- **Provided passage**:
---
International Business

The product life cycle 

The product life cycle is a phase which many products go through between their first introduction to the market to the decline of sales which could lead to the cease of production. There are five stages in the product life cycle which are as follows:


  1. Development - This is when a business invests all their money into to developing a product that will sell well on the market. Ideally, they want to design a product that has a unique selling point(USP) to give them the competitive advantage. 
  2. Introduction- This is when the product first enters the market, a business will apply many marketing strategies and price their product in a way that will achieve the highest sales possible. 
  3. Growth- The number of sales will rapidly increase at this point, a business may not need as many marketing strategies here compare to the introduction stage.
  4. Maturity- Sales have reached the highest they will possibly go for this product. 
  5. Decline- Sales figures begin to decline here, eventually production of the product will stop because having a large amount of stock is a liability. 
Extension strategies- Between the maturity and decline in the product life cycle a business will deploy an extension strategy this sis an attempt to prolong the sales of a product and prevent the decline. 

Examples of extension strategies are increasing advertisement, innovation and looking for a new target market.
---
[Rows from a spatial reasoning dataset]
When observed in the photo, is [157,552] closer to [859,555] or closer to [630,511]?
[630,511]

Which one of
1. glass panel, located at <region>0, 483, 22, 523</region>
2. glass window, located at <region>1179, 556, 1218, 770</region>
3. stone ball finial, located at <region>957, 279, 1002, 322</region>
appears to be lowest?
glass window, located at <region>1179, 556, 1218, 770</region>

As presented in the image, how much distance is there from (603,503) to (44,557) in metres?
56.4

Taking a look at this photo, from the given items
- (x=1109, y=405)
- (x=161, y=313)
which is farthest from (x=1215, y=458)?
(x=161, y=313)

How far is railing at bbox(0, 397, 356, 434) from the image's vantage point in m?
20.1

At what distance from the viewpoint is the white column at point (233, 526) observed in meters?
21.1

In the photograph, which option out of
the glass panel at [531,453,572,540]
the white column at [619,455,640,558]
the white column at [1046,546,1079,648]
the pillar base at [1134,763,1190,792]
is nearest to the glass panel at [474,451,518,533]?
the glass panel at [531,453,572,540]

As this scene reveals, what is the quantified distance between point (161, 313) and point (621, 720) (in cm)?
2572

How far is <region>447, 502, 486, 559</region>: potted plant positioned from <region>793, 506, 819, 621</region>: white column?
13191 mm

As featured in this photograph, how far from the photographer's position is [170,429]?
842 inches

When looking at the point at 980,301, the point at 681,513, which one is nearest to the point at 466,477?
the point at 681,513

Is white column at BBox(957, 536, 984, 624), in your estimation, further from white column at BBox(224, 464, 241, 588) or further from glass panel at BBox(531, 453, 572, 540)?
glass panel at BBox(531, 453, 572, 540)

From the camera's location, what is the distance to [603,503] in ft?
---
- **Instructions**:
a: Rewrite the product life cycle passage starting with "4. Maturity- Sales" and going on through "prevent the decline.", swapping "liability" for "burden".
b: In the product life cycle passage, what is an extension strategy an attempt to do?

- **Expected answers**:
a:
4. Maturity- Sales have reached the highest they will possibly go for this product. 
  5. Decline- Sales figures begin to decline here, eventually production of the product will stop because having a large amount of stock is a burden. 
Extension strategies- Between the maturity and decline in the product life cycle a business will deploy an extension strategy this sis an attempt to prolong the sales of a product and prevent the decline.

b: It is an attempt to prolong the sales of a product and prevent the decline.